Challenge ▸
Output the following text on Margaret Thatcher's fall from the leadership, word for word and in full.

Text excerpt ▸
The one interview she describes as light relief was that with Alan Clark, who also – though not a member of the Cabinet – somehow managed to get in to see her. He too told her she would lose, but encouraged her to go down fighting gloriously to the end. Earlier he had written in his diary that ‘the immediate priority is to find a way, tactfully and skilfully, to talk her out of standing a second time’. Presumably this was his way of doing so. After a pause while she contemplated this Wagnerian scenario she said: ‘It’d be so terrible if Michael won. He would undo everything I have fought for.’54 So maybe Clark, while convincing her that he was still on her side, had more effect than the faint hearts whom she accused of betraying her.
By the end of this dismal procession Mrs Thatcher had accepted that the game was up. ‘I had lost the Cabinet’s support. I could not even muster a credible campaign team. It was the end.’55 ‘She was pale, subdued and shaking her head, saying “I am not a quitter, I am not a quitter”,’ Baker recalled. ‘But the tone was one of resignation, not defiance.’56 She was upset not so much by her poor vote in the ballot, which could be attributed to electoral nerves, nor by the frank opposition of those who had never supported her, but by what she saw as the treachery of those from whom she felt entitled to expect loyalty. ‘What grieved me,’ she wrote, ‘was the desertion of those I had always considered friends and allies and the weasel words whereby they had transmuted their betrayal into frank advice and concern for my fate.’57 It was treachery, she charged later on television. ‘Treachery with a smile on its face.’58
The best answer to this allegation comes from Kenneth Clarke. ‘There was no treachery,’ he told one of his biographers.The Cabinet gave her ‘wholly sensible advice’ that, having failed to win by a sufficient margin on the first ballot, she would not win the second and should now withdraw. ‘That was nothing to do with the Cabinet. It was the parliamentary party where she’d suffered the defeat.’59 The fact was that not just her long-time enemies but many of her strongest supporters thought it was time for her to go, in order to protect her legacy. On this analysis it was not merely the party but Thatcherism itself which needed a new leader if it was to survive. It was cruel, but Margaret Thatcher had never been one to let personal feelings stand in the way of what she thought was right. Though she talked of loyalty, she had never shown much mercy herself to colleagues who threatened or disappointed her. As Prime Ministers go, she was a good butcher: that was part of her strength. But she could not complain when she was butchered in turn. She had only gained the leadership in the first place by boldly challenging Ted Heath when all his other colleagues were restrained by loyalty. She had lived by the sword and was always likely to perish by the sword. Really she would have wanted it no other way. As she said, she was not a quitter. What perhaps galled her most in retrospect about the Cabinet’s advice was that it forced her to quit voluntarily when temperamentally she would rather have gone down to defeat, as Clark suggested. But her first priority was to defend her legacy, and she was reluctantly persuaded that self-immolation was the only way to do it.

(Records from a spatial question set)
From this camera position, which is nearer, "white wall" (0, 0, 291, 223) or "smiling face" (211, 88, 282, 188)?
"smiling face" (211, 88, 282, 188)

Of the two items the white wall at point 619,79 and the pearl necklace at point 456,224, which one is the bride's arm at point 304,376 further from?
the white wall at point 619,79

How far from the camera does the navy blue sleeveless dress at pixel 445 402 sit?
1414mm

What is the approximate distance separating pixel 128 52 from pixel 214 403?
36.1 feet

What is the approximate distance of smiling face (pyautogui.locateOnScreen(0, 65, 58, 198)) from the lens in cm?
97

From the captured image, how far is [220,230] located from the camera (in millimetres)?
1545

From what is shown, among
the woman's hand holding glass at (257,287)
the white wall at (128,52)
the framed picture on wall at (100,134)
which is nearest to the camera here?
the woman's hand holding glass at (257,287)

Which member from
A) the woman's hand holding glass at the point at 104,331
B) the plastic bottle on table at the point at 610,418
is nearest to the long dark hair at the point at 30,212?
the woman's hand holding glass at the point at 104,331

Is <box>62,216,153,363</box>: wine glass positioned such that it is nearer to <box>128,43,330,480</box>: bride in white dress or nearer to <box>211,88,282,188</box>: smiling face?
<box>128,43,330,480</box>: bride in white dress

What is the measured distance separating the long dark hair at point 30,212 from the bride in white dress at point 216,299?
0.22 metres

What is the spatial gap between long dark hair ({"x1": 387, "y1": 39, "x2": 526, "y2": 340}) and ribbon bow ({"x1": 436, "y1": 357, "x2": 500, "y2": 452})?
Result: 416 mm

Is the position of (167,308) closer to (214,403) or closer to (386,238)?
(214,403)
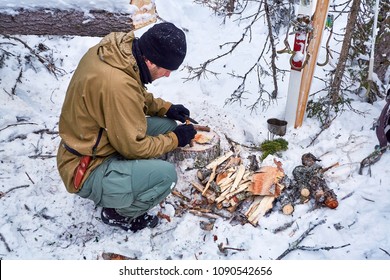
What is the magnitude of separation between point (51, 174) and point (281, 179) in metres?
2.26

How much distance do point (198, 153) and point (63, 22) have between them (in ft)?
6.73

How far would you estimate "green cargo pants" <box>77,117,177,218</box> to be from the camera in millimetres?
2604

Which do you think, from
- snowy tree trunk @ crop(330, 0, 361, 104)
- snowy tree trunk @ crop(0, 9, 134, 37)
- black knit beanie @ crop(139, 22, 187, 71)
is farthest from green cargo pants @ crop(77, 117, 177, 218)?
snowy tree trunk @ crop(330, 0, 361, 104)

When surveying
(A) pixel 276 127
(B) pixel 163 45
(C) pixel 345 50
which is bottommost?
(A) pixel 276 127

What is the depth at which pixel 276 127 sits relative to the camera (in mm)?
3789

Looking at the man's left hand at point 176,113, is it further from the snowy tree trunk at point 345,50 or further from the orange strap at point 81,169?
the snowy tree trunk at point 345,50

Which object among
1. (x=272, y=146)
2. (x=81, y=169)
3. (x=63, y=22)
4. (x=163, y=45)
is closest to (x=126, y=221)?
(x=81, y=169)

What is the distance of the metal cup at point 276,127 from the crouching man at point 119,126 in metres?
1.35

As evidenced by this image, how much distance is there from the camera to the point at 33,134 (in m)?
3.91

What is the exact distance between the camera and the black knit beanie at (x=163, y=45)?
7.75 feet

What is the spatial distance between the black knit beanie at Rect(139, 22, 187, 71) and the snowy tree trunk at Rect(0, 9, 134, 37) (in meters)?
1.38

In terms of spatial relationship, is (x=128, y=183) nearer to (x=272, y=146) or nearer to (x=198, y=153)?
(x=198, y=153)

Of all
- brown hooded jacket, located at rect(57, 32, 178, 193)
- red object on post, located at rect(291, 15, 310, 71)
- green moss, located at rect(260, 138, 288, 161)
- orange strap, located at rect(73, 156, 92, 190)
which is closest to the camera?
brown hooded jacket, located at rect(57, 32, 178, 193)

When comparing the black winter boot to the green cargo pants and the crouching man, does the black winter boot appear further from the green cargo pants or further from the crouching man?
the green cargo pants
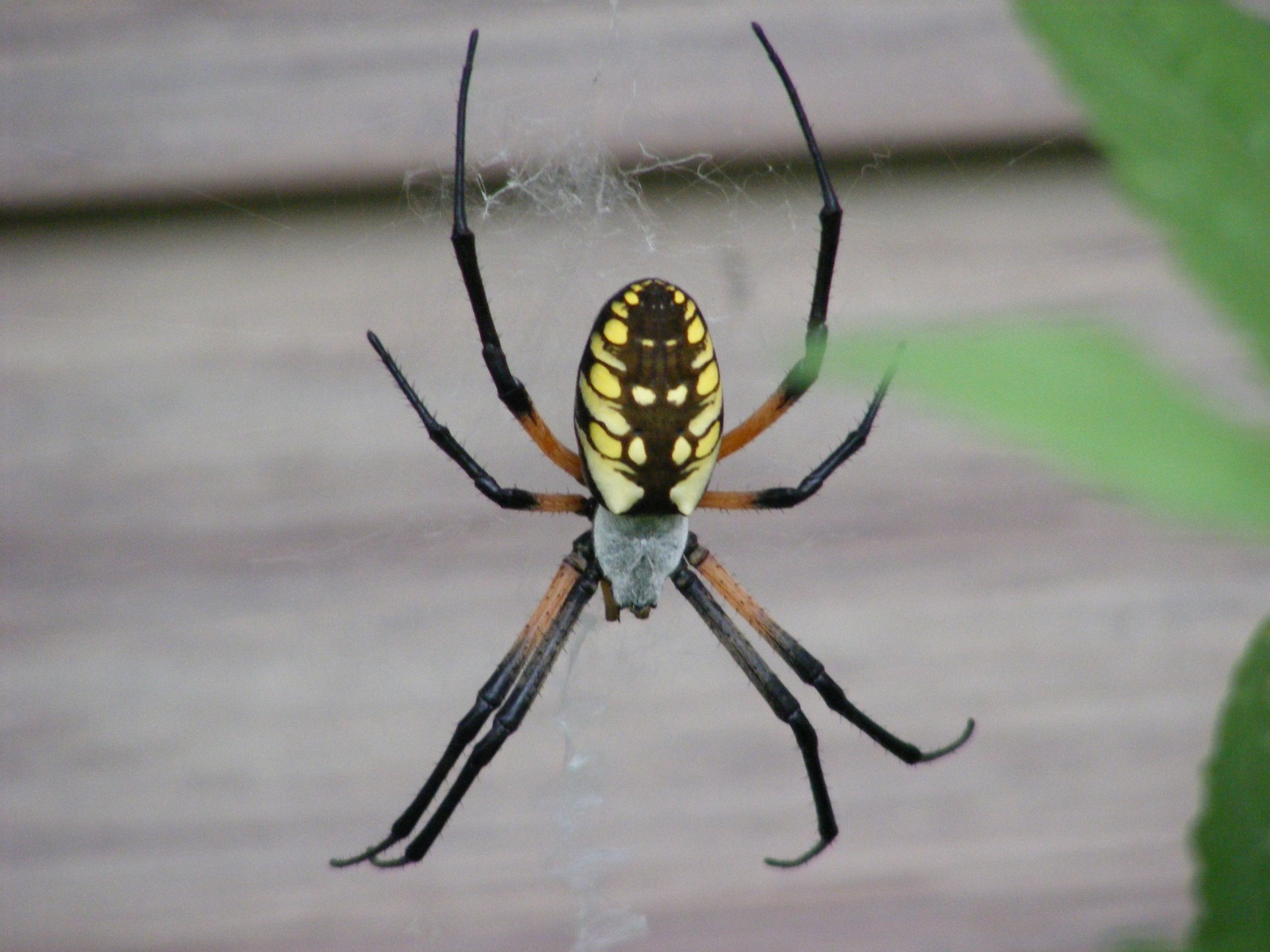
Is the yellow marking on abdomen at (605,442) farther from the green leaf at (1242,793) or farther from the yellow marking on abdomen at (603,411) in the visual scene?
the green leaf at (1242,793)

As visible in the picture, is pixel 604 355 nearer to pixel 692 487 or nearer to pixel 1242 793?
pixel 692 487

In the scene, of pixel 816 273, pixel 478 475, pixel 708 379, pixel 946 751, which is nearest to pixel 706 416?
pixel 708 379

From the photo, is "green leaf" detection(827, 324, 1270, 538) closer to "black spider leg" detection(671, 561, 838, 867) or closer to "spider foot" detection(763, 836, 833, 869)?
"black spider leg" detection(671, 561, 838, 867)

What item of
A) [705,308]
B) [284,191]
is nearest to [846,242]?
[705,308]

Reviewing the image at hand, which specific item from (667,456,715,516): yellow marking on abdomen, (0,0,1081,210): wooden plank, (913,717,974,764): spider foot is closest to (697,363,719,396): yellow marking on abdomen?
(667,456,715,516): yellow marking on abdomen

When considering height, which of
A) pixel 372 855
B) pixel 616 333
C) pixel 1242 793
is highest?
pixel 616 333

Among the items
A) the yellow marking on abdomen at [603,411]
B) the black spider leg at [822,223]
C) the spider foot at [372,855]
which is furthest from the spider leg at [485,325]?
the spider foot at [372,855]

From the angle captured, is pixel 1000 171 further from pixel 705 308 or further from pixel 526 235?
pixel 526 235
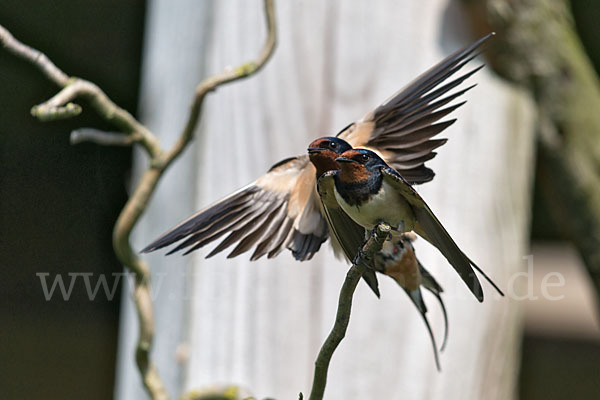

Result for this task ▸
The one interview she describes as light relief was that with Alan Clark, who also – though not a member of the Cabinet – somehow managed to get in to see her. He too told her she would lose, but encouraged her to go down fighting gloriously to the end. Earlier he had written in his diary that ‘the immediate priority is to find a way, tactfully and skilfully, to talk her out of standing a second time’. Presumably this was his way of doing so. After a pause while she contemplated this Wagnerian scenario she said: ‘It’d be so terrible if Michael won. He would undo everything I have fought for.’54 So maybe Clark, while convincing her that he was still on her side, had more effect than the faint hearts whom she accused of betraying her.
By the end of this dismal procession Mrs Thatcher had accepted that the game was up. ‘I had lost the Cabinet’s support. I could not even muster a credible campaign team. It was the end.’55 ‘She was pale, subdued and shaking her head, saying “I am not a quitter, I am not a quitter”,’ Baker recalled. ‘But the tone was one of resignation, not defiance.’56 She was upset not so much by her poor vote in the ballot, which could be attributed to electoral nerves, nor by the frank opposition of those who had never supported her, but by what she saw as the treachery of those from whom she felt entitled to expect loyalty. ‘What grieved me,’ she wrote, ‘was the desertion of those I had always considered friends and allies and the weasel words whereby they had transmuted their betrayal into frank advice and concern for my fate.’57 It was treachery, she charged later on television. ‘Treachery with a smile on its face.’58
The best answer to this allegation comes from Kenneth Clarke. ‘There was no treachery,’ he told one of his biographers.The Cabinet gave her ‘wholly sensible advice’ that, having failed to win by a sufficient margin on the first ballot, she would not win the second and should now withdraw. ‘That was nothing to do with the Cabinet. It was the parliamentary party where she’d suffered the defeat.’59 The fact was that not just her long-time enemies but many of her strongest supporters thought it was time for her to go, in order to protect her legacy. On this analysis it was not merely the party but Thatcherism itself which needed a new leader if it was to survive. It was cruel, but Margaret Thatcher had never been one to let personal feelings stand in the way of what she thought was right. Though she talked of loyalty, she had never shown much mercy herself to colleagues who threatened or disappointed her. As Prime Ministers go, she was a good butcher: that was part of her strength. But she could not complain when she was butchered in turn. She had only gained the leadership in the first place by boldly challenging Ted Heath when all his other colleagues were restrained by loyalty. She had lived by the sword and was always likely to perish by the sword. Really she would have wanted it no other way. As she said, she was not a quitter. What perhaps galled her most in retrospect about the Cabinet’s advice was that it forced her to quit voluntarily when temperamentally she would rather have gone down to defeat, as Clark suggested. But her first priority was to defend her legacy, and she was reluctantly persuaded that self-immolation was the only way to do it.